New York Times
February 22, 2005
BAGHDAD, Iraq, Feb. 22 - The interim vice president of Iraq, Ibrahim al-Jaafari, was chosen as his Shiite bloc's candidate for prime minister today after Ahmad Chalabi dropped out of the running, senior officials of Mr. al-Jaafari's party said.
Mr. al-Jaafari's selection means that it is possible he will lead Iraq's first democratically elected government in 50 years. But he first has to be approved by a coalition that will probably include the Kurds, and he must then be approved by a two-thirds majority of the newly elected National Assembly.
Mr. al-Jaafari's only other likely opponent for the post is expected to be the interim prime minister, Ayad Allawi, who was nominated for the job by his group, the Iraqi List, which received only 14 percent of the vote, or 40 seats, in the election.
Pressure from within the ranks of the United Iraqi Alliance, which won the most votes in the Jan. 30 election, forced the withdrawal of Mr. Chalabi, a onetime Pentagon favorite, according to Hussein al-Moussawi from the Shiite Political Council, an umbrella group for 38 Shiite parties.
"They wanted him to withdraw," Mr. al-Moussawi said. "They didn't want to push the vote to a secret ballot,."
The 140 members of the council were to put the decision between Mr. Chalabi and Mr. al-Jaafari to a secret ballot by the end of today.
The decision came after three days of round-the-clock negotiations by senior members of the clergy-backed alliance, which emerged from the election with a 140-seat majority in the 275-member National Assembly, or Parliament.
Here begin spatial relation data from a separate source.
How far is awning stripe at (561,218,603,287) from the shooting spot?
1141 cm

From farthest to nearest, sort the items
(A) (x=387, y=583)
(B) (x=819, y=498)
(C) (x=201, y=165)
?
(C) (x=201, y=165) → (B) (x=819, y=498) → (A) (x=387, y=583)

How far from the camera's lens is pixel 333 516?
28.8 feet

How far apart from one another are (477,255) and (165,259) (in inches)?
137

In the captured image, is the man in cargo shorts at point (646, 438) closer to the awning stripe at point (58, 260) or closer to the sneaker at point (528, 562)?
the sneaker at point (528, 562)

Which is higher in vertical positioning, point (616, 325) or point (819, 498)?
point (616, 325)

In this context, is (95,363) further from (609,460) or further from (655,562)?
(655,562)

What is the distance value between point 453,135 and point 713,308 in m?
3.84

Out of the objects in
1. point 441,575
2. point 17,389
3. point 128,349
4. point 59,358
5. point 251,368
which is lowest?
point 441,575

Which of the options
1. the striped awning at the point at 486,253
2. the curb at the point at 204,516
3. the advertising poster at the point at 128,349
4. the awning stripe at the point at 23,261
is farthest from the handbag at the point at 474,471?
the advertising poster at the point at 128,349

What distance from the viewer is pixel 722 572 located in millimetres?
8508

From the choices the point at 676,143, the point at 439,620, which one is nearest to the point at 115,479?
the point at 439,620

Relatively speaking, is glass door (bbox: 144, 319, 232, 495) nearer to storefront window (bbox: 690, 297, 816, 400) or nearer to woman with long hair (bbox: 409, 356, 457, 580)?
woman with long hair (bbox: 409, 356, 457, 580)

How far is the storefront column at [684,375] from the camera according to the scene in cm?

The office of Abdel Aziz al-Hakim, leader of the Supreme Council for the Islamic Revolution in Iraq, or SCIRI, confirmed that Mr. Chalabi had withdrawn his bid to be prime minister.
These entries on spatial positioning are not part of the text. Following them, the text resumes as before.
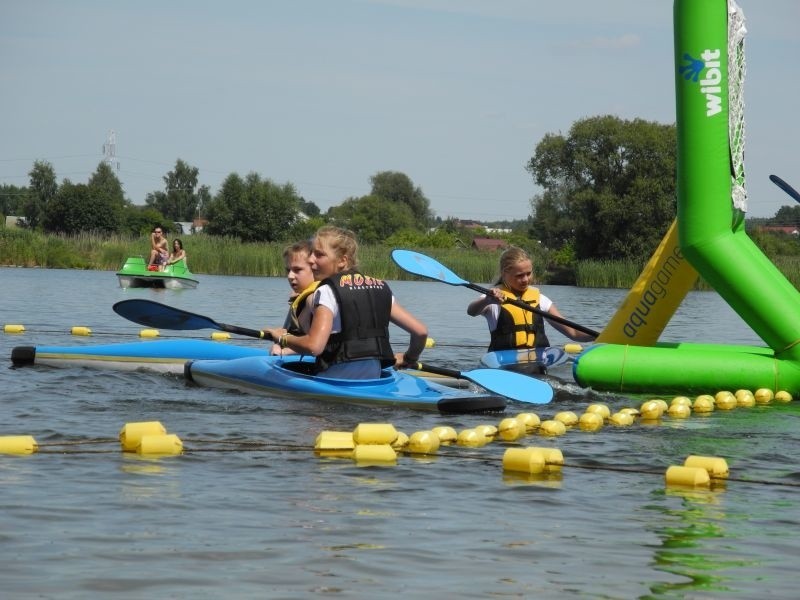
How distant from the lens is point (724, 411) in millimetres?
8000

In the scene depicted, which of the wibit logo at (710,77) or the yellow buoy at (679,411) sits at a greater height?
the wibit logo at (710,77)

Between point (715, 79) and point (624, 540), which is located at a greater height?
point (715, 79)

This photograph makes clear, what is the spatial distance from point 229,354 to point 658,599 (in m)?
6.23

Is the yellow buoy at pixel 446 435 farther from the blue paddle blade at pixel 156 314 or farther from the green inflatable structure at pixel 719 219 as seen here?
the blue paddle blade at pixel 156 314

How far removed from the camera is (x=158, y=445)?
18.7 feet

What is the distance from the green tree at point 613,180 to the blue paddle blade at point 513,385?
4064 cm

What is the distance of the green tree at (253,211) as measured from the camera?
2442 inches

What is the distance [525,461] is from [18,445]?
2356mm

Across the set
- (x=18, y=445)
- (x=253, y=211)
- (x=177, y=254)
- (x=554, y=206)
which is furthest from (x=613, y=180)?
(x=18, y=445)

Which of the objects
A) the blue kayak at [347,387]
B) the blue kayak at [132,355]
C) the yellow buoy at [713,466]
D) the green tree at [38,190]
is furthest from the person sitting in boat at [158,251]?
the green tree at [38,190]

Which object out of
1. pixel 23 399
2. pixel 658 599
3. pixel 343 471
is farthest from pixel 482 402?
pixel 658 599

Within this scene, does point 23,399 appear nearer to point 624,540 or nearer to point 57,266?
point 624,540

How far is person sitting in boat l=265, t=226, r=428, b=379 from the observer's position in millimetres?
7121

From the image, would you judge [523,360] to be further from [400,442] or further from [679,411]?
[400,442]
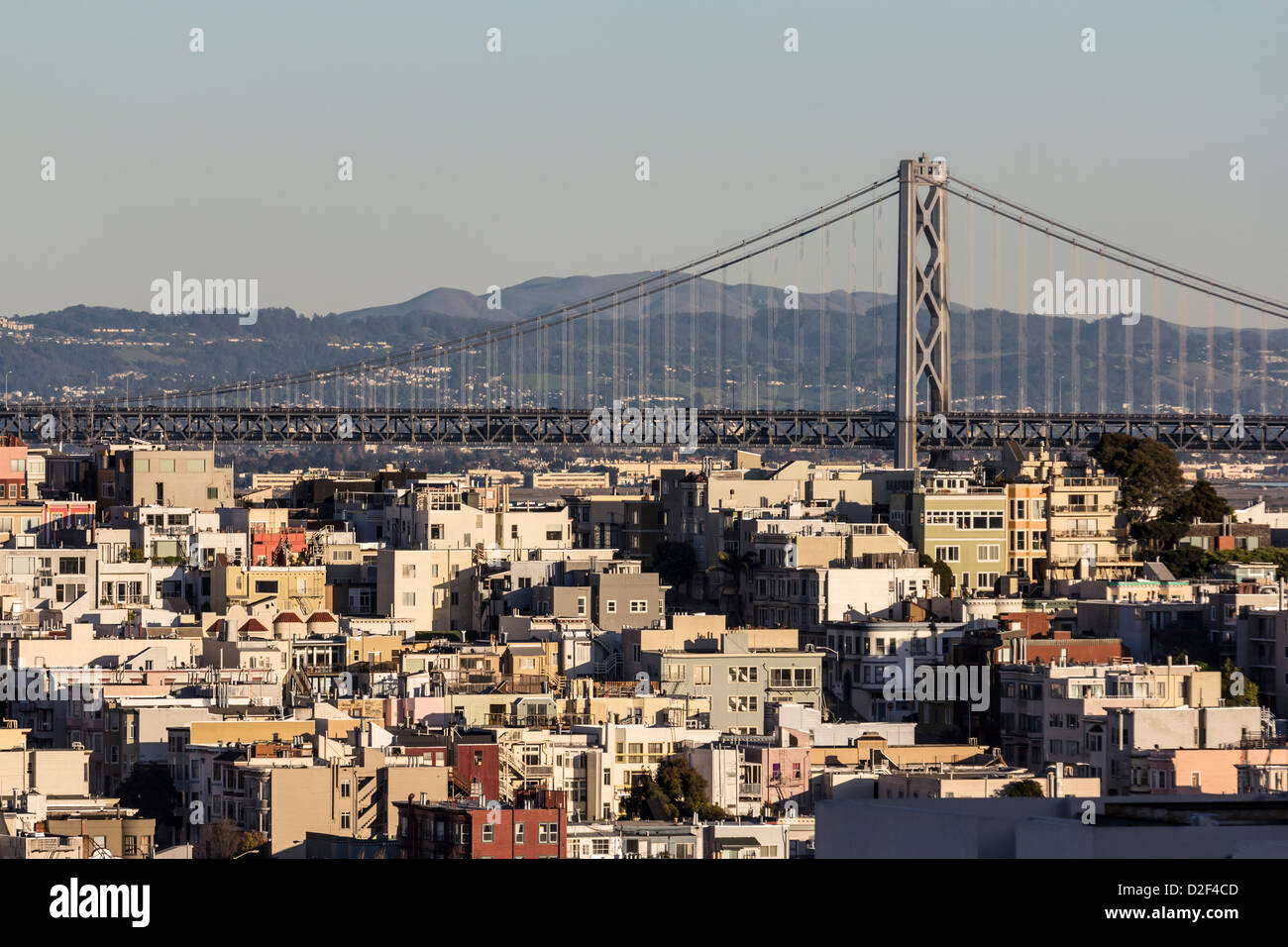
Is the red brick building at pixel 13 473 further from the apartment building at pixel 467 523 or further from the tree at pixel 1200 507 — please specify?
the tree at pixel 1200 507

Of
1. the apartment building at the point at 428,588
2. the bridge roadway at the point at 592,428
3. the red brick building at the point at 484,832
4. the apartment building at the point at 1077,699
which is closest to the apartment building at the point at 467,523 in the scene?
the apartment building at the point at 428,588

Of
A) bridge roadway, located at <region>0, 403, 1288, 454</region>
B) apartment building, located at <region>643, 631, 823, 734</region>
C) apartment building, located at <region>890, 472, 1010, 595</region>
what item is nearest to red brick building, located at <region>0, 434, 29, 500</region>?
bridge roadway, located at <region>0, 403, 1288, 454</region>

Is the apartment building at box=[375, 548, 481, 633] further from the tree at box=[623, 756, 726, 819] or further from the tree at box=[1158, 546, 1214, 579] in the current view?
the tree at box=[623, 756, 726, 819]

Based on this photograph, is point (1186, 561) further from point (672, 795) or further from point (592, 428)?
point (592, 428)

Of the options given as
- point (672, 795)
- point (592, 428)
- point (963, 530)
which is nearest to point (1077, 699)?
point (672, 795)

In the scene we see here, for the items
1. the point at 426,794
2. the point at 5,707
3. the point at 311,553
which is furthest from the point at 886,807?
the point at 311,553

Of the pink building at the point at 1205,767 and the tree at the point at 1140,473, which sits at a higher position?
the tree at the point at 1140,473
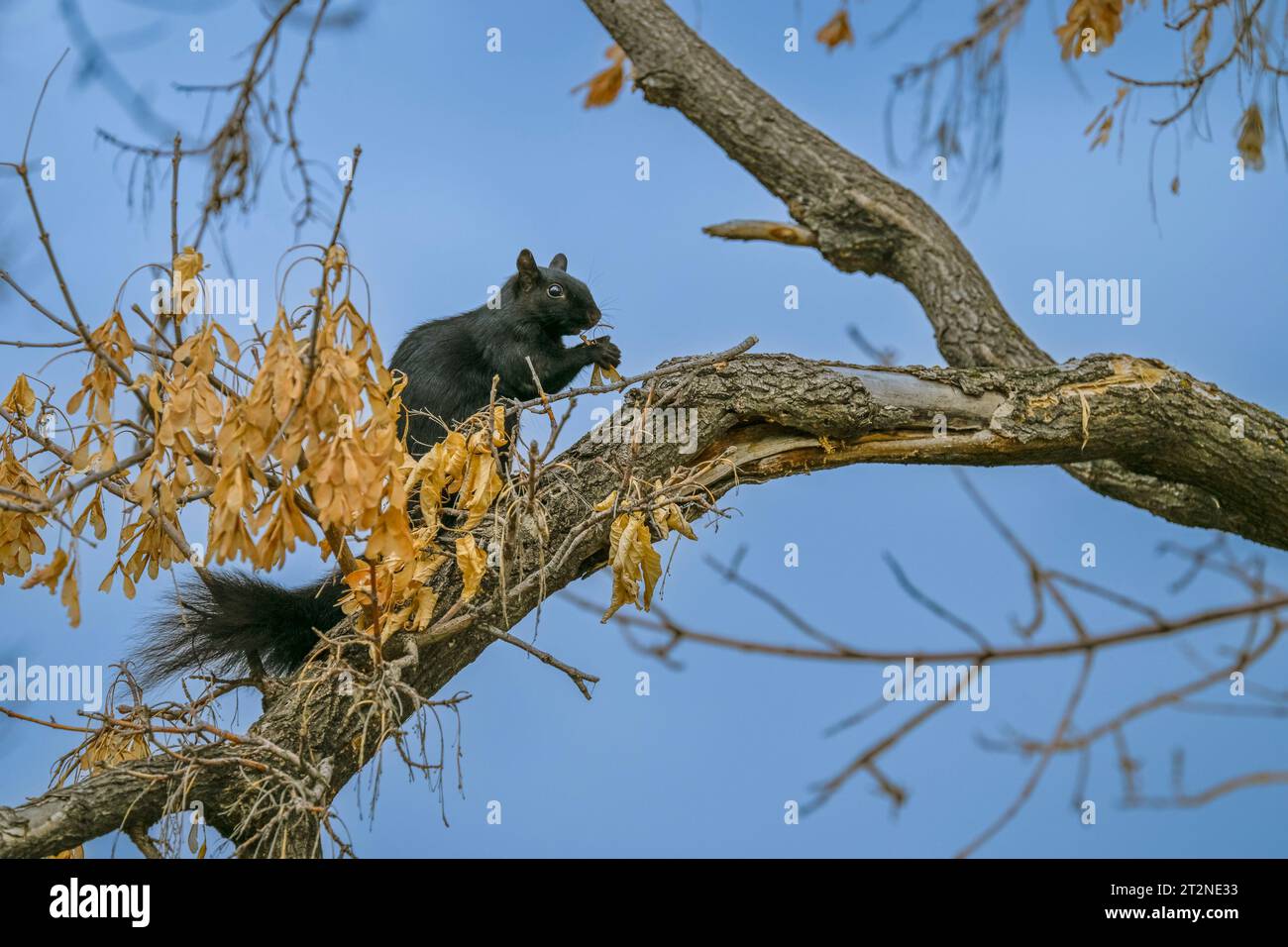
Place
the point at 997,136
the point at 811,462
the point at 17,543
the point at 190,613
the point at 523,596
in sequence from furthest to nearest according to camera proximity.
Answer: the point at 997,136
the point at 811,462
the point at 190,613
the point at 523,596
the point at 17,543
"Chalabi announced his withdrawal and everyone agreed on al-Jaafari," said Haytham al Husaini, a top aide to Mr. al-Hakim. "Then Chalabi declared his support to al-Jaafari." SCIRI, the main group making up the alliance, tried for days to persuade Mr. Chalabi to quit the race, some of its senior officials said.
The United Iraqi Alliance took 48 percent of the vote last month but needs to form a coalition with smaller parties to form the new government. A two-thirds majority of the National Assembly is required for the most important decisions, including selection of a prime minister.
The assembly will also draft a constitution.
Kurdish parties, which won 26 percent of the votes, have indicated in the past that they would support the Shiite candidate for prime minister in return for support for their candidate for the largely ceremonial presidency.
A date for Parliament's opening has not been set.
The conservative Mr. al-Jaafari, a 58-year-old family doctor, is the main spokesman for the Islamic Dawa Party, which waged a bloody campaign against Saddam Hussein's regime in the late 1970's. The campaign was crushed in 1982 and Dawa based itself in Iran.
In an interview last week, Mr. al-Jaafari said the most pressing issues for the nation were improving security and improving the standards of its social services. He also said calling for the immediate withdrawal of coalition troops would be a "mistake" given the lack of security in Iraq.
The secular Mr. Chalabi is a former exile leader who heavily promoted the idea that Saddam Hussein had weapons of mass destruction. He later fell out with some key members of the Bush administration over allegations that he passed secrets to Iran.